On Friday, President Trump announced that his administration was ending the key Affordable Care Act payments to insurers that are aimed at off-setting the costs of helping lower premiums for low-income Americans — also known as “cost-sharing reduction payments."

The president and many other Republicans have called these subsidies a "payoff" to health insurers.

Kasich slammed that suggestion on “Meet The Press,” saying, “these were payments to insurance companies to make sure that hardworking Americans, who don't make a lot of money, can have their co-payments taken care of.”

But the governor didn’t go as far as to say the president’s action was a purposeful attempt to sabotage Obamacare. “I can't read people's minds,” Kasich said.

Trump's move this week came after multiple attempts by the Republican-led Congress to dismantle the Affordable Care Act.

In late August, Kasich and Democratic Gov. John Hickenlooper of Colorado released their own health care blueprint, and six other governors from both sides of the aisle also signed on.

That proposal involved Congress stepping in to establish funding for the cost-sharing reduction payments.

Hickenlooper testified in front of a Senate panel led by Senators Lamar Alexander, R-Tenn., and Patty Murray, D-Wash., but the future of Senate negotiations between the two senators and their committee remains in question, and thus far, the administration has been sending mixed messages on where the future of health care legislation in Congress may go from here.

Kasich felt like Alexander and Murray “disappeared,” but still holds hope they’ll be able to pull something together that’s “absolutely bipartisan.”

He did, however, express frustration with the health care work in Congress much more broadly.

"It's a shame on everybody," Kasich said. "And who gets hurt?
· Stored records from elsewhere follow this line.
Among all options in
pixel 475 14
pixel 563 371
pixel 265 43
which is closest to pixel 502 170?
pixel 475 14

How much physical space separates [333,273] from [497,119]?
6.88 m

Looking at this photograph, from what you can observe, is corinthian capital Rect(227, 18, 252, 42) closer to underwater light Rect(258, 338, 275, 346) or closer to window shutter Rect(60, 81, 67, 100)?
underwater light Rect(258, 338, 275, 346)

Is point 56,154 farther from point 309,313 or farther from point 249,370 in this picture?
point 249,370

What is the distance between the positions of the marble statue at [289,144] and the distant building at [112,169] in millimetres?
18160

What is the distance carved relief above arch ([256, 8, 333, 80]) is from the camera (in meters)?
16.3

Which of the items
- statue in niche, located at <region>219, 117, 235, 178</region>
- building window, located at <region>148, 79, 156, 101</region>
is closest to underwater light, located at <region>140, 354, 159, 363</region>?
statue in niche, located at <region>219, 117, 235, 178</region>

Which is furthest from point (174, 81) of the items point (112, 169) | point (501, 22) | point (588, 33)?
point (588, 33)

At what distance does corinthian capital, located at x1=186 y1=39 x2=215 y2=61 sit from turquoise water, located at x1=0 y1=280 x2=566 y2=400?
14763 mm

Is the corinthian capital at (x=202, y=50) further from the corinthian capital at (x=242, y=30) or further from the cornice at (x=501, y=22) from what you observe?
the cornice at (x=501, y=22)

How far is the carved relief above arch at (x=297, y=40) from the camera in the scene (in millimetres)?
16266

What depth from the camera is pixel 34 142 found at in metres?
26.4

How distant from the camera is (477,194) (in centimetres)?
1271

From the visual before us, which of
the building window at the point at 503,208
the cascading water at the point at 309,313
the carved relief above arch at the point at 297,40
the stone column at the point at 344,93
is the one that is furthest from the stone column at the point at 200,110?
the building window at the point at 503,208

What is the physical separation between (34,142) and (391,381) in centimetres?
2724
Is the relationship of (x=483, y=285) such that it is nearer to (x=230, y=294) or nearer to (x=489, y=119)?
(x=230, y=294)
People. And it's just, it just, it’s outrageous."

The governor stands in a distinct position in the Republican Party, frequently willing to speak out about one Republican health care proposal after another as the leader of a major state, while frequently and intensely vocalizing those thoughts on national television.

But even in his home state, not all members of his own party are following his lead on health care. Ohio’s Republican Senator Rob Portman has supported multiple proposals that Kasich did not favor, and Kasich’s own lieutenant governor, Mary Taylor (who is running to succeed him as governor), has said she doesn’t want to continue the Medicaid expansion Kasich enacted.

Even since the election, Kasich has also been talking about his disappointment with the direction of the Republican Party on a national level, and he spoke on Sunday about how he feels he’s working to “fight” to push it in the direction he favors.

“I never give up, Chuck,” he said. "You know, I'm optimistic that I can move the party, you know, in a direction that will be positive.”

The governor again would not rule out another bid for the presidency in 2020, saying “I don’t know what I am going to do tomorrow.”

But he did offer an anecdote about what his wife may feel about it.

“The other day, with all the chaos going on, my wife said to me one morning, she said, ‘You know, John, I wish you were president.’ That's how I knew the country was in trouble.”